Comparing Governance of Social Reproduction, Agency and Strategizing of Migrant Domestic and Care Workers in Selected Middle Eastern Countries

Wednesday, 9 July 2025: 09:30
Location: SJES030 (Faculty of Legal, Economic, and Social Sciences (JES))
Oral Presentation
Eleonore KOFMAN, Middlesex University, United Kingdom
Within the Middle East, much attention has been paid to the operation of the kafala system and the way migrant women are locked into it by recruitment agencies and employers eg Lebanon, UAE, Saudi Arabia to provide familial and societal social reproduction in states with minimal public welfare provision. However, the focus on kafala fails to recognize the diversity of configurations between workers, employers and intermediaries in the governance of labour migration and overlooks the scope for migrant domestic workers’ agency and strategizing, individually and through informal and community networks.

Through a comparative analysis, this presentation seeks to advance the understanding of the transformations and complexities of South-South domestic and care worker migration drawing on empirical research in a multi-country study (Gender Dynamics of International Labour Migration, part of the UKRI-funded Gender, Justice and Security Hub 2019-2024) involving women migrant domestic workers of different nationalities and migratory trajectories, and working within different systems of governance in Turkey, Lebanon and the Kurdish Region of Iraq. Amongst these countries, only Lebanon has a standard kafala system for which attempts to reform through legislative initiatives have failed.

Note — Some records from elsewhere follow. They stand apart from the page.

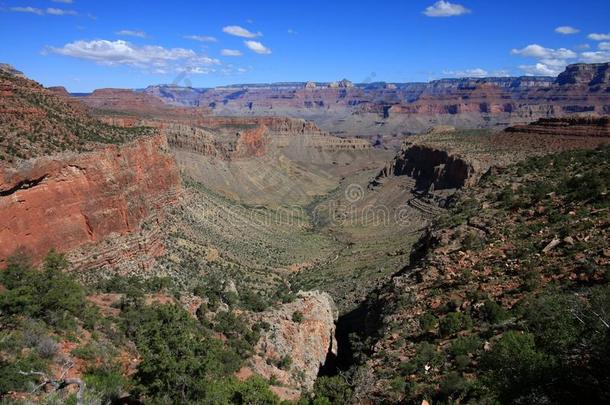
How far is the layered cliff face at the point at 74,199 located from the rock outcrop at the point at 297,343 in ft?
42.7

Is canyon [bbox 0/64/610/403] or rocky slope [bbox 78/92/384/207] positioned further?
rocky slope [bbox 78/92/384/207]

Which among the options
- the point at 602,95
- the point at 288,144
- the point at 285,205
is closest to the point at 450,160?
the point at 285,205

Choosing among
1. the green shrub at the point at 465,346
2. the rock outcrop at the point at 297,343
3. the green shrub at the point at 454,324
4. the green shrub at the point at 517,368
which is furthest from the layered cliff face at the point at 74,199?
the green shrub at the point at 517,368

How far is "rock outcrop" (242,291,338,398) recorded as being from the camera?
24750 millimetres

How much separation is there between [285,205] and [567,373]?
7590 centimetres

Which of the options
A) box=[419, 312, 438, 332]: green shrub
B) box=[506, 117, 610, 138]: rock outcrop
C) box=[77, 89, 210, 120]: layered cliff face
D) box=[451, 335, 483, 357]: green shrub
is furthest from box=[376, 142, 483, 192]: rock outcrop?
box=[77, 89, 210, 120]: layered cliff face

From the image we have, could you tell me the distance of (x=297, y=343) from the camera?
27.6 m

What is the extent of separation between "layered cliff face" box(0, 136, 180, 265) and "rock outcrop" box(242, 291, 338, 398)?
13.0 m

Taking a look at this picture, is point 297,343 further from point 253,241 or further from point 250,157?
point 250,157

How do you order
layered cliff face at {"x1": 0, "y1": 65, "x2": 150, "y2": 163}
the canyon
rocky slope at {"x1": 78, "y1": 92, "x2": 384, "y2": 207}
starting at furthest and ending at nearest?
rocky slope at {"x1": 78, "y1": 92, "x2": 384, "y2": 207} < layered cliff face at {"x1": 0, "y1": 65, "x2": 150, "y2": 163} < the canyon

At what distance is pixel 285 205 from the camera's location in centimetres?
8788

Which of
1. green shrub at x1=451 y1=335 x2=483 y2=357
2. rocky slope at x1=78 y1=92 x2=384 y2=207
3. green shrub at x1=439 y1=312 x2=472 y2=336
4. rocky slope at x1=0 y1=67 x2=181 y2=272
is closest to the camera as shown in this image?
green shrub at x1=451 y1=335 x2=483 y2=357

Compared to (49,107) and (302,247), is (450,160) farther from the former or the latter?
(49,107)

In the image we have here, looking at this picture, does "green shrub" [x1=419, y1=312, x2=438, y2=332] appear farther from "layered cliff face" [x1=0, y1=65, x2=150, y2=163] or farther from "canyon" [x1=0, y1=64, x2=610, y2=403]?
"layered cliff face" [x1=0, y1=65, x2=150, y2=163]
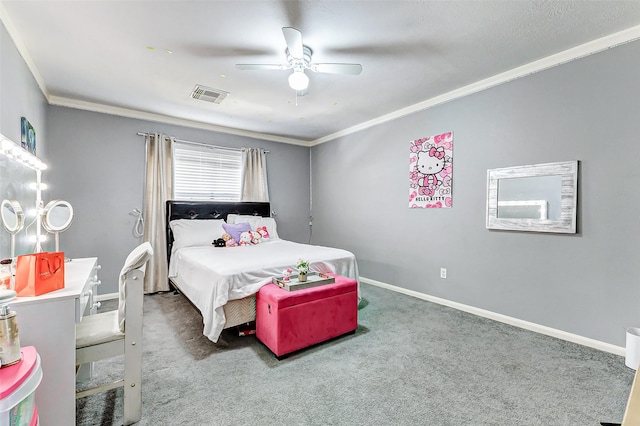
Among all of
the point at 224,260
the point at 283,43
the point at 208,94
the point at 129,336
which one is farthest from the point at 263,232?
the point at 129,336

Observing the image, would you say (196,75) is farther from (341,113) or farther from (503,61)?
(503,61)

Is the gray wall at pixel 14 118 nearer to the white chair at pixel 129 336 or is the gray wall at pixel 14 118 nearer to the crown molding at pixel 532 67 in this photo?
the white chair at pixel 129 336

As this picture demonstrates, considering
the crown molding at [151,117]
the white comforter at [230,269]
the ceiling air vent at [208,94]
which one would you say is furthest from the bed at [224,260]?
the ceiling air vent at [208,94]

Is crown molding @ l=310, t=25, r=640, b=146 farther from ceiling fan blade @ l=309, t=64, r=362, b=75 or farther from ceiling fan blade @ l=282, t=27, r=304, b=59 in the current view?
ceiling fan blade @ l=282, t=27, r=304, b=59

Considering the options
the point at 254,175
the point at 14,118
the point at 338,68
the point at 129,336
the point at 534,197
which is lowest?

However MDWs’ exploitation is crucially connected to factors other than the simple operation of the kafala system, such as specific racialized hierarchies; different practices, roles and regulation of recruitment agencies; the different positioning of MDWs in relation to local domestic work; the informality of domestic work and absence of standard labor regulation and protection; the profound social devaluation of this gendered form of labour and the lack of clear-cut governance of social reproduction. At the same, there exists scope for agency, bargaining and strategizing, individually and collectively, within gender and racialized systems of stratifications.